Governments Step Up Action on Agriculture and Food Security at COP27
Agriculture and food security featured prominently at the UN Climate Change Conference COP27 in Sharm el-Sheikh last month, with governments working on stepping up action to cut greenhouse gas emissions and adapt to climate change in the agriculture sector.
This included agreement on a new four-year plan on Agriculture and Food Security and a new initiative aimed at scaling up finance to transform agriculture by 2030.
The world’s agriculture sector is increasingly vulnerable to climate change.
The evidence on the impacts of climate change on food security is growing worldwide and more prominently in developing countries: rising temperatures, heat waves, droughts and floods, changes in rainfall patterns and extreme events affect agriculture more than any other sector.
Against this background, a new initiative - Food and Agriculture for Sustainable Transformation (FAST) - was launched on 12 November by more than 20 agriculture ministers and the Egyptian COP27 presidency.
FAST is a multi-stakeholder programme that aims not only to step up finance to transform agriculture, but also to contribute to adaptation efforts and pursue the Paris Agreement’s 1.5°C global warming limit while supporting economic and food security.
Several high-level representatives from a wide range of stakeholders announced support for the FAST initiative, including foundations, banks, the private sector and NGOs.
UN Climate Change Executive Secretary Simon Stiell addressed the meeting, saying: “Without lowering emissions coming from the entire food chain, we cannot keep 1.5°C alive. Equally, unless we address the ongoing climate crisis, our food system will be at risk.”
Addressing climate change and agriculture is a major priority for developing countries, where livelihoods are at particular risk from climate impacts.
Dr Agnes Kalibata, president of the Alliance for a Green Revolution in Africa, said: “Practical lessons that can be scaled exist: from sustainable intensification of food systems, to regenerative agriculture, to agroecology and related agroforestry.
"Such solutions offer us an opportunity to build food, social-economic and ecological resilience to the negative effects of climate change. These practices work towards empowering communities against hunger and poverty, and ensure inclusion of marginalized communities and people.”
New plan on Agriculture and Food Security builds on existing work
The four-year Sharm el-Sheikh joint work on implementation of climate action on agriculture and food security builds upon the Koronivia Joint Work on Agriculture, which focuses on solutions for specific agricultural topic areas over a five-year roadmap, including assessing adaptation, improving soil health and improving livestock management systems.
The new Sharm el-Sheikh joint work will promote holistic approaches to addressing climate impacts both on and from agriculture and food security and will be a key coordination hub for discussions and political decisions on these matters.

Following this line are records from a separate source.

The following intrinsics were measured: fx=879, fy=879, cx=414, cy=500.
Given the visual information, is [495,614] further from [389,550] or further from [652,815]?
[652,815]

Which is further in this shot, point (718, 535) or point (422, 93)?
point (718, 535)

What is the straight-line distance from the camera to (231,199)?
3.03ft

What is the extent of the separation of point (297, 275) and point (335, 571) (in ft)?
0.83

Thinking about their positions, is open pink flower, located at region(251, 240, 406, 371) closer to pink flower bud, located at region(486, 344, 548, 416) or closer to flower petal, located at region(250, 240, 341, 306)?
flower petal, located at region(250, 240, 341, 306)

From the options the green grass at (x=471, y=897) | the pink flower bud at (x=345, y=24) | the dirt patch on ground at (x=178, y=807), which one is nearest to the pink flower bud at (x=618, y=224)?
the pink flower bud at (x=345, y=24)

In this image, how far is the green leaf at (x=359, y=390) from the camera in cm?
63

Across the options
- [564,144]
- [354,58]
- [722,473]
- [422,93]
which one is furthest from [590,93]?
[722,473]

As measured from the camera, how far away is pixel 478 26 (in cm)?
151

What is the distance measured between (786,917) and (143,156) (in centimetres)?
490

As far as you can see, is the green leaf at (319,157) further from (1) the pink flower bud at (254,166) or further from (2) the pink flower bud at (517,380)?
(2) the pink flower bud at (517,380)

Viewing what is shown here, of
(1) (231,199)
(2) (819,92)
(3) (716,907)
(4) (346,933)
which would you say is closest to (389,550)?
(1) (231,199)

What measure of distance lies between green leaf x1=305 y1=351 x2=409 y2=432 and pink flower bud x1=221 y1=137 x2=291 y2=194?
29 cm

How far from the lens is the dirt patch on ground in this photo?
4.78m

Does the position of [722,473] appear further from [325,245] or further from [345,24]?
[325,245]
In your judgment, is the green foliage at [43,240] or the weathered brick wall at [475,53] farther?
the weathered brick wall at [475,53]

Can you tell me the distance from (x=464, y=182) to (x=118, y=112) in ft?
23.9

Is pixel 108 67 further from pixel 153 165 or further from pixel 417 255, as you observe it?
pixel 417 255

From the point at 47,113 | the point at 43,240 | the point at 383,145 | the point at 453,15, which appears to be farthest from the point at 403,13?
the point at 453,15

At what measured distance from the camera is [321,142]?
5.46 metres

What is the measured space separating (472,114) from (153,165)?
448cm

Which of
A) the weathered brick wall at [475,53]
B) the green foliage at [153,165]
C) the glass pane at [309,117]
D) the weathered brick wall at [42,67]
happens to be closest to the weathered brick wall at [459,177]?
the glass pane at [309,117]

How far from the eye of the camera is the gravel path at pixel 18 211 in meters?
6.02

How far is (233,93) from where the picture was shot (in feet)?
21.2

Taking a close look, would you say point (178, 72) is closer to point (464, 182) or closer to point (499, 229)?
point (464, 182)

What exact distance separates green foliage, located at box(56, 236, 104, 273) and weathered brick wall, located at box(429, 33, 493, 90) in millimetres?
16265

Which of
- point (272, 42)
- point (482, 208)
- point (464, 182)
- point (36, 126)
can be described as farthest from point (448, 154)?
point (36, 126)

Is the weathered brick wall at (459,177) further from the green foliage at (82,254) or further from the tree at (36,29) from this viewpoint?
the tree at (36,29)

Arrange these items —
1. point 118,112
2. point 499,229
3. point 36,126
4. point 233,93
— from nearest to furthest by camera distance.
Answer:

Specific activities relate to promoting synergies between actors within and outside the UN Climate Change process, and providing support and technical advice to countries and financing entities on climate action on agriculture and food security.
Countries also decided to establish an online portal for sharing information on projects, initiatives and policies for increasing opportunities to implement these actions.